* Passage shown
--*--
Kubernetes Deployment (Helm + Manifest Fallback)

Purpose

Deploy Orloj on Kubernetes with a Helm chart (recommended) or with raw manifests (fallback).

Prerequisites

Kubernetes cluster access (kubectl context configured)
Helm 3 (helm)
curl, jq for verification (and go if running orlojctl from source)

The release workflow publishes orlojd and orlojworker container images plus the Helm chart to GHCR — you do not need to build anything yourself unless you're deploying from a local checkout.

Install

1. Install with Helm (Recommended)

The chart is published as an OCI artifact on every v* release:

helm upgrade --install orloj oci://ghcr.io/orlojhq/charts/orloj \
  --version 0.14.2 \
  --namespace orloj \
  --create-namespace \
  --set postgresql.auth.password='<strong-password>' \
  --set secretEncryptionKey="$(openssl rand -hex 32)" \
  --set auth.mode=native \
  --set auth.setupToken="$(openssl rand -hex 32)"

Notes:

The chart defaults image.registry, image.server.repository, and image.worker.repository at the published GHCR images, so you do not need to set them.
secretEncryptionKey is a 256-bit AES key used to encrypt provider API keys at rest in Postgres. Generate with openssl rand -hex 32 and store it as you would any other root secret.
auth.mode=native requires auth.setupToken for first-user bootstrap. See Operations > Security.
Model provider API keys (Anthropic, OpenAI, Bedrock, etc.) are not chart values — they are encrypted Secret resources you create via orlojctl after the control plane is up, and ModelEndpoint resources reference them by name. See ModelEndpoint.

To inspect effective values:

helm get values orloj --namespace orloj

Install from a source checkout

If you've cloned the repo and want to deploy a development build, you can install from the chart directory directly. Subchart deps must be resolved first:

helm dependency update charts/orloj
helm upgrade --install orloj ./charts/orloj \
  --namespace orloj \
  --create-namespace \
  --set postgresql.auth.password='<strong-password>' \
  --set secretEncryptionKey="$(openssl rand -hex 32)" \
  --set auth.mode=native \
  --set auth.setupToken="$(openssl rand -hex 32)"

To pin custom image tags (for example, a locally-built image pushed to your own registry):

  --set image.registry=ghcr.io/<your-org> \
  --set image.server.repository=<your-org>/orloj-orlojd \
  --set image.server.tag=<your-tag> \
  --set image.worker.repository=<your-org>/orloj-orlojworker \
  --set image.worker.tag=<your-tag>

GitOps (ArgoCD, Flux)
--*--
* Activity A
According to the Kubernetes deployment guide, what is secretEncryptionKey used for?
* Activity B
Resume the Kubernetes deployment guide at the point where it stops, and write the next part.

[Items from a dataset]
--*--
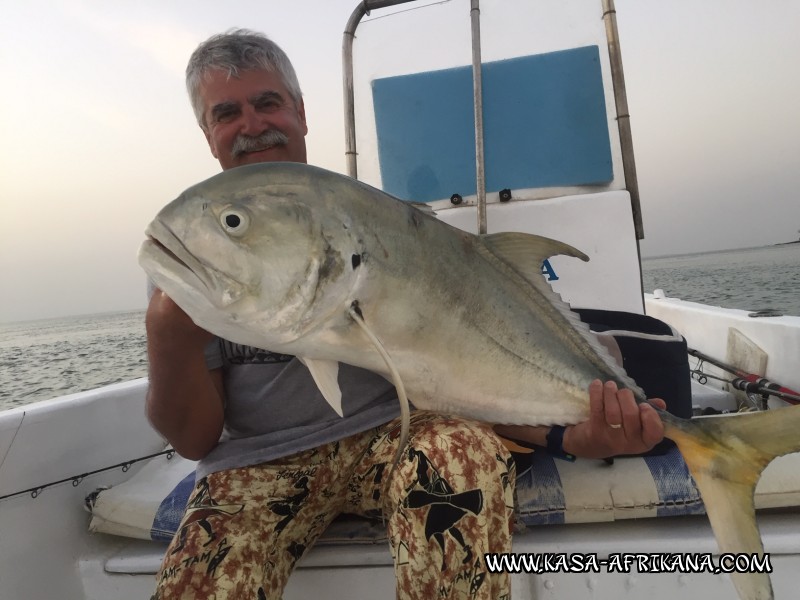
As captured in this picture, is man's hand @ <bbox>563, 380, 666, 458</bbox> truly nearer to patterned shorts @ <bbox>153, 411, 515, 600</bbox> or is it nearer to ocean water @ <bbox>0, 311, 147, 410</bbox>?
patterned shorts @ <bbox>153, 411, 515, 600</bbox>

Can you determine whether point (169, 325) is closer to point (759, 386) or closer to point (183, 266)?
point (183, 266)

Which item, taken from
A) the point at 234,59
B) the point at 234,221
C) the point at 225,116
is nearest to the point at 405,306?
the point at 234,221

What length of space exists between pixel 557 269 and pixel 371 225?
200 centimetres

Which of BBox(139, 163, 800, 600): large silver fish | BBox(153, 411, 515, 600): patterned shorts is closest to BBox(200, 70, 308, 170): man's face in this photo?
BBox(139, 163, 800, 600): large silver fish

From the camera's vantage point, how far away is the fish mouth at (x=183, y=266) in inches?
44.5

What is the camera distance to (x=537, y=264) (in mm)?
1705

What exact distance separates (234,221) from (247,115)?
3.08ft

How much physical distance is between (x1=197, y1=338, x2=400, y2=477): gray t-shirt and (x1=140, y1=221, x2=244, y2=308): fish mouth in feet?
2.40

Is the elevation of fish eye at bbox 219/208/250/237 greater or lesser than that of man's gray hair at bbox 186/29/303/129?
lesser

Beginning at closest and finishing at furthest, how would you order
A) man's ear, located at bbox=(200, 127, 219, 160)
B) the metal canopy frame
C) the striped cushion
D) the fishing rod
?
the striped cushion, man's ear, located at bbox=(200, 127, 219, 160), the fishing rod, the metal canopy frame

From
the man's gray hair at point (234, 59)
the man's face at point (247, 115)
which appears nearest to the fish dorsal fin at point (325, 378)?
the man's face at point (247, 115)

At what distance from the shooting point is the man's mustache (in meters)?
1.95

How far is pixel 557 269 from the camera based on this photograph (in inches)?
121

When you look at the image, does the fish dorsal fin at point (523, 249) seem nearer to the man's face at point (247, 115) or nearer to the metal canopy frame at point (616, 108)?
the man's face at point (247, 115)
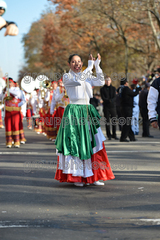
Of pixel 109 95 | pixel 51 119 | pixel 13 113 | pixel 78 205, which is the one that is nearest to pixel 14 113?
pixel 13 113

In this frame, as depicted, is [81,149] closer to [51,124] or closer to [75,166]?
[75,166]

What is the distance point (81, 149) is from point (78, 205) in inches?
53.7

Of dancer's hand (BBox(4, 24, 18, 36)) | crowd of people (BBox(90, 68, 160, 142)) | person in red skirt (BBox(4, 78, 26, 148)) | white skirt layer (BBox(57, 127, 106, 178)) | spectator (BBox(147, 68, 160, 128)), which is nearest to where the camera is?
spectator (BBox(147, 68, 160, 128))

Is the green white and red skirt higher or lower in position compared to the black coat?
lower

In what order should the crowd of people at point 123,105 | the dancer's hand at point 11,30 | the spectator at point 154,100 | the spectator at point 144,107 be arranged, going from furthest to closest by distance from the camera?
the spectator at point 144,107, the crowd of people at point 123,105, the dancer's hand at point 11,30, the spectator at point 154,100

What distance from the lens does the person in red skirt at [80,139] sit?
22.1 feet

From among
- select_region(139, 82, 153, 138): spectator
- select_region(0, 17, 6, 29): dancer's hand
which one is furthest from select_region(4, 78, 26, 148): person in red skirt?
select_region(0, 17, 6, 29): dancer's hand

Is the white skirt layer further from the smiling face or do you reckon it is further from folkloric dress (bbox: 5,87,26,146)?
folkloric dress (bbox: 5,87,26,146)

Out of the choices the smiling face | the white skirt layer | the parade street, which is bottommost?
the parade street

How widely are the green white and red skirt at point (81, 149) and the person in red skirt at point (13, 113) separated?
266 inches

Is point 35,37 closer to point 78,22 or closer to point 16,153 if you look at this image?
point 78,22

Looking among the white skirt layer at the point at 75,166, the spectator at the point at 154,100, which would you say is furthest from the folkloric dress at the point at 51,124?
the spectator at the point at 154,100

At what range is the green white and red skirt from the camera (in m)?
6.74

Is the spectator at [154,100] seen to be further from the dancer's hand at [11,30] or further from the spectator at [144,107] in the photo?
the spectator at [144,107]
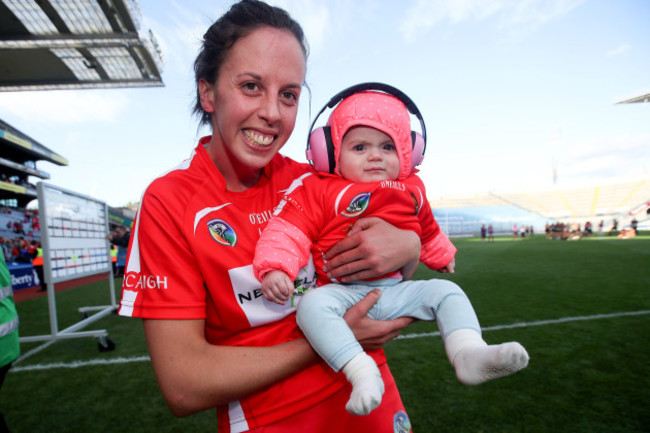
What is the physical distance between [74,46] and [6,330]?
--*--
* Expected answer A
It is a 256-bit AES key used to encrypt provider API keys at rest in Postgres.

* Expected answer B
ArgoCD Application example pointing at the OCI chart:

apiVersion: argoproj.io/v1alpha1
kind: Application
metadata:
  name: orloj
  namespace: argocd
spec:
  project: default
  source:
    repoURL: ghcr.io/orlojhq/charts
    chart: orloj
    targetRevision: 0.14.2
    helm:
      valueFiles:
        - values.yaml
  destination:
    server: https://kubernetes.default.svc
    namespace: orloj
  syncPolicy:
    automated: { prune: true, selfHeal: true }
    syncOptions: [ CreateNamespace=true ]

2. Manifest Fallback (No Helm)

If you cannot use Helm, apply the baseline manifest set:

Edit docs/deploy/kubernetes/orloj-stack.yaml image references and rotate the baseline secrets (Postgres password, secret encryption key, setup token).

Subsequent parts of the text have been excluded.